━━━━━ Data in this exercise ━━━━━

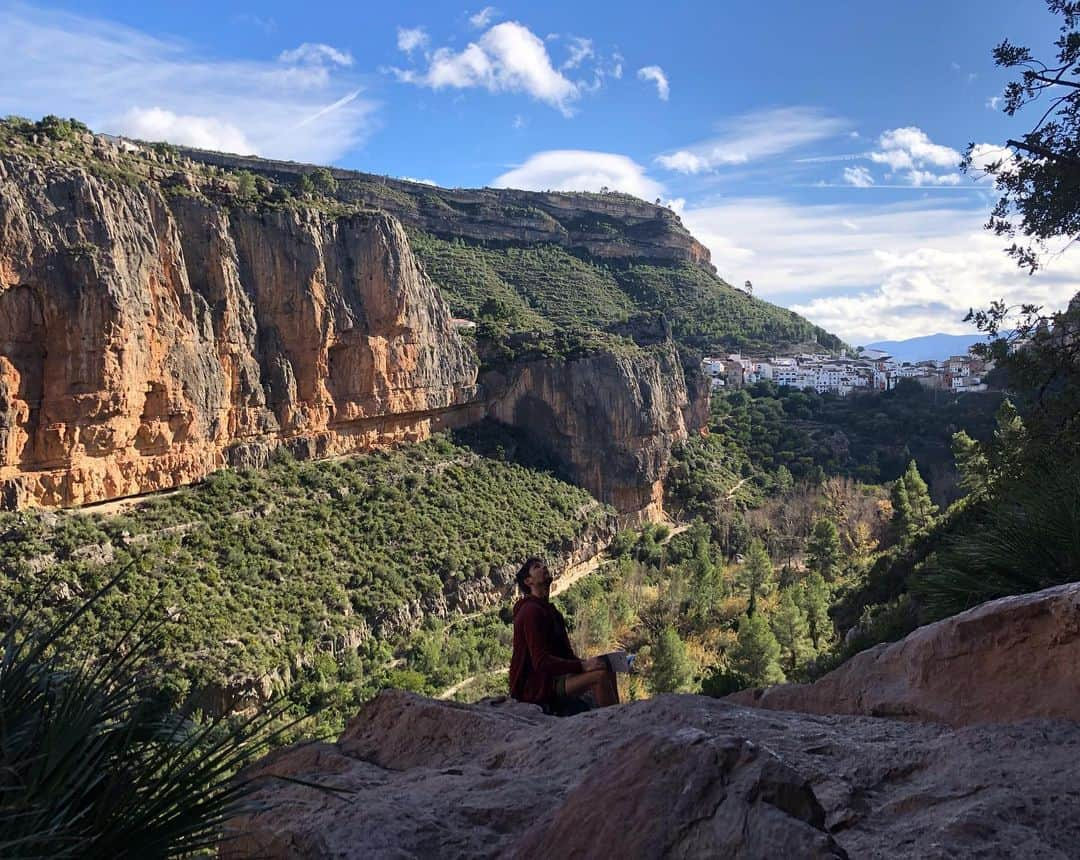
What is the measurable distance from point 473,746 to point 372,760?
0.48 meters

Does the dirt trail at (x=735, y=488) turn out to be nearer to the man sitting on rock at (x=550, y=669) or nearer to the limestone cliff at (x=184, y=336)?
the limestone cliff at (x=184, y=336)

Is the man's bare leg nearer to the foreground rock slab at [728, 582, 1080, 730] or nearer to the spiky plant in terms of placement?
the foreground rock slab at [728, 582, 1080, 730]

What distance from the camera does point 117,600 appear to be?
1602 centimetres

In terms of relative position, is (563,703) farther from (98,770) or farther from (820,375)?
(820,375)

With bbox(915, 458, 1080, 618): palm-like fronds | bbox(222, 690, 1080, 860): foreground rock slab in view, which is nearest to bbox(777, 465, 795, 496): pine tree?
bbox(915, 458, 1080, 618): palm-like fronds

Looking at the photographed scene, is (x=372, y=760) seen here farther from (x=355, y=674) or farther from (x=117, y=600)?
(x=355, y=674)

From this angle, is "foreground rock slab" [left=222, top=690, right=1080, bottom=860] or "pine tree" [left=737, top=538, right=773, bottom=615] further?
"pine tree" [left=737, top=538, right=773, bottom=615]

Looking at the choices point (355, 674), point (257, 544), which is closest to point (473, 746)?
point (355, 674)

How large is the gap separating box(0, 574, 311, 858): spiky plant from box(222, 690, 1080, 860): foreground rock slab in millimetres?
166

━━━━━

Without the pictures, print the whole listing exactly as given.

What is the measurable distance from point 473,746 to point 372,760?
0.48 meters

Does the dirt trail at (x=735, y=488) turn out to be nearer to the man sitting on rock at (x=550, y=669) or nearer to the limestone cliff at (x=184, y=336)?
the limestone cliff at (x=184, y=336)

Is the man's bare leg nearer to the foreground rock slab at [728, 582, 1080, 730] or nearer to the spiky plant in terms of placement?
the foreground rock slab at [728, 582, 1080, 730]

What distance from the camera does point 117,600 appear to be?
1602 centimetres

In terms of relative position, is (563,703) farther from (98,770) or farther from (820,375)?
(820,375)

With bbox(915, 458, 1080, 618): palm-like fronds | bbox(222, 690, 1080, 860): foreground rock slab in view, which is nearest to bbox(777, 465, 795, 496): pine tree?
bbox(915, 458, 1080, 618): palm-like fronds

Looking at the photographed scene, is (x=372, y=760) seen here farther from (x=355, y=674) or farther from (x=117, y=600)?
(x=355, y=674)

From this angle, is "foreground rock slab" [left=222, top=690, right=1080, bottom=860] or "pine tree" [left=737, top=538, right=773, bottom=615] further?
"pine tree" [left=737, top=538, right=773, bottom=615]

Looking at the choices point (355, 674), point (257, 544), which is closest to point (473, 746)?
point (355, 674)

How large is the gap separating box(0, 574, 311, 858): spiky plant from box(222, 690, 1080, 860): foreground rock slab in millimetres?
166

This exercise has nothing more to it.